There are many unrelated changes in this diff, which is part of why the line
count is so enormous.  I guess the target branch isn't the one you branched
from?  It does make the review harder than it should be, and certainly much 
more intimidating at a glance than it deserves, so it'd be worth fixing :)

SIGCHLD: is this handler uninstalled in the child?  If not, there's a risk of
EINTR issues if the child spawns its own subprocesses.  Ah, yes, it is.  Good :)

> +    # [Decision #4]
> +    #   Exit information
> +    #       How do we inform the client process that the child has exited?
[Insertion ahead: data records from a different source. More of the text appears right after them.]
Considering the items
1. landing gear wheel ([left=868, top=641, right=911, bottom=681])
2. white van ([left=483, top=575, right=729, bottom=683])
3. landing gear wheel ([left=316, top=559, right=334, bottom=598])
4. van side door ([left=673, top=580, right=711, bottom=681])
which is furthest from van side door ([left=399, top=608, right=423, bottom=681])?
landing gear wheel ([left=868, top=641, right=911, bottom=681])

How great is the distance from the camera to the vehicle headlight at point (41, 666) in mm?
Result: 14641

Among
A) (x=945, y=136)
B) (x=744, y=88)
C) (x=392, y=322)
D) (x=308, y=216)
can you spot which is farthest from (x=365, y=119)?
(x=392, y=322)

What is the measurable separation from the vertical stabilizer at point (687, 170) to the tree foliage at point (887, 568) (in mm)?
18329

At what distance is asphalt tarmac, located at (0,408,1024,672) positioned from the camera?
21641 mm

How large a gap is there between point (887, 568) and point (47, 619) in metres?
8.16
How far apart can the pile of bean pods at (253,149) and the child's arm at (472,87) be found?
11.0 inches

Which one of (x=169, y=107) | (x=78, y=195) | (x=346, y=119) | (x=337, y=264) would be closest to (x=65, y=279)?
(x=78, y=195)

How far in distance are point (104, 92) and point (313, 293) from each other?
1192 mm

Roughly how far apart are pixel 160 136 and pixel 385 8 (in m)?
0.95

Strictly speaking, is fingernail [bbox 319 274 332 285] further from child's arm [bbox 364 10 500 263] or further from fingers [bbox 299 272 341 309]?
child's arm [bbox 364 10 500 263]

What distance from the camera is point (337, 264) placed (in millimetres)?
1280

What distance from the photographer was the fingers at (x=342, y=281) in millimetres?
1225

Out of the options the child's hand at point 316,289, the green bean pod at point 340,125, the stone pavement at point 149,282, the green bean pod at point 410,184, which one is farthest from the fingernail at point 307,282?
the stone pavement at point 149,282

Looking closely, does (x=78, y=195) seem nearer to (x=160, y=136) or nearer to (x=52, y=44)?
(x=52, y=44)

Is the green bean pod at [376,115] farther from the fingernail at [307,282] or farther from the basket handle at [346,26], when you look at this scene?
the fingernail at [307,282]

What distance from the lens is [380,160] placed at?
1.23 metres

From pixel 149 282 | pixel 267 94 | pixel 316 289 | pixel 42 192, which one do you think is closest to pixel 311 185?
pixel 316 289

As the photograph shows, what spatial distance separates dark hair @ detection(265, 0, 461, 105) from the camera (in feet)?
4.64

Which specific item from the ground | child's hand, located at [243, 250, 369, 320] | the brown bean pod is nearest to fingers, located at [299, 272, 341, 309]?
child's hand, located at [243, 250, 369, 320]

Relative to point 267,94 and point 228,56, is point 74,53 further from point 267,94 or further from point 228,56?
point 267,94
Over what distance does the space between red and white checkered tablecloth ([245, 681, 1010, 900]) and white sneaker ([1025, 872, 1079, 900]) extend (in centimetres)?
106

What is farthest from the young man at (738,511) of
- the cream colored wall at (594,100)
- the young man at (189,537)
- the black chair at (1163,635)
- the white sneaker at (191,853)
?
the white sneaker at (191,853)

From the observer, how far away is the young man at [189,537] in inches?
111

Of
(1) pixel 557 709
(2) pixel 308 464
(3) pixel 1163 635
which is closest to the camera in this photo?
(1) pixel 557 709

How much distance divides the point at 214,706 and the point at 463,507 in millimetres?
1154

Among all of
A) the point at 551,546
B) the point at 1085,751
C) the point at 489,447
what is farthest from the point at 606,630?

This section seems to describe the questions without clearly stating what the
answer was.  I have to read through the wall of text fairly carefully to see
what the choice was.

> +    #       There is some possibility that files won't get flushed, etc. So we
> +    #       may want to be calling sys.exitfunc() first. Note that bzr itself

Yes, I think it would be good to call sys.exitfunc() for the reasons you give.
I'd be particularly worried about incompletely written log files... it would be
a shame to have the most interesting log content never get flushed!  (The end of
the log is often the most interesting bit.)

> +    # [Decision #8]
> +    #   env vars

This section doesn't make clear what the issue is, nor what the conclusion is.
What does “this data” refer to?  Are env vars the problem, or solution to some
problem?

> +    # [Decision #9]
> +    #   nicer errors to clients
> +    #       This service is meant to be run only on the local system. As such,
> +    #       we don't try to be extra defensive about leaking information to
> +    #       clients. Instead we try to be helpful, and tell them as much as we
> +    #       know about what went wrong.

The client is connected to a remote user though.  So the information returned
here won't be repeated back to that remote client?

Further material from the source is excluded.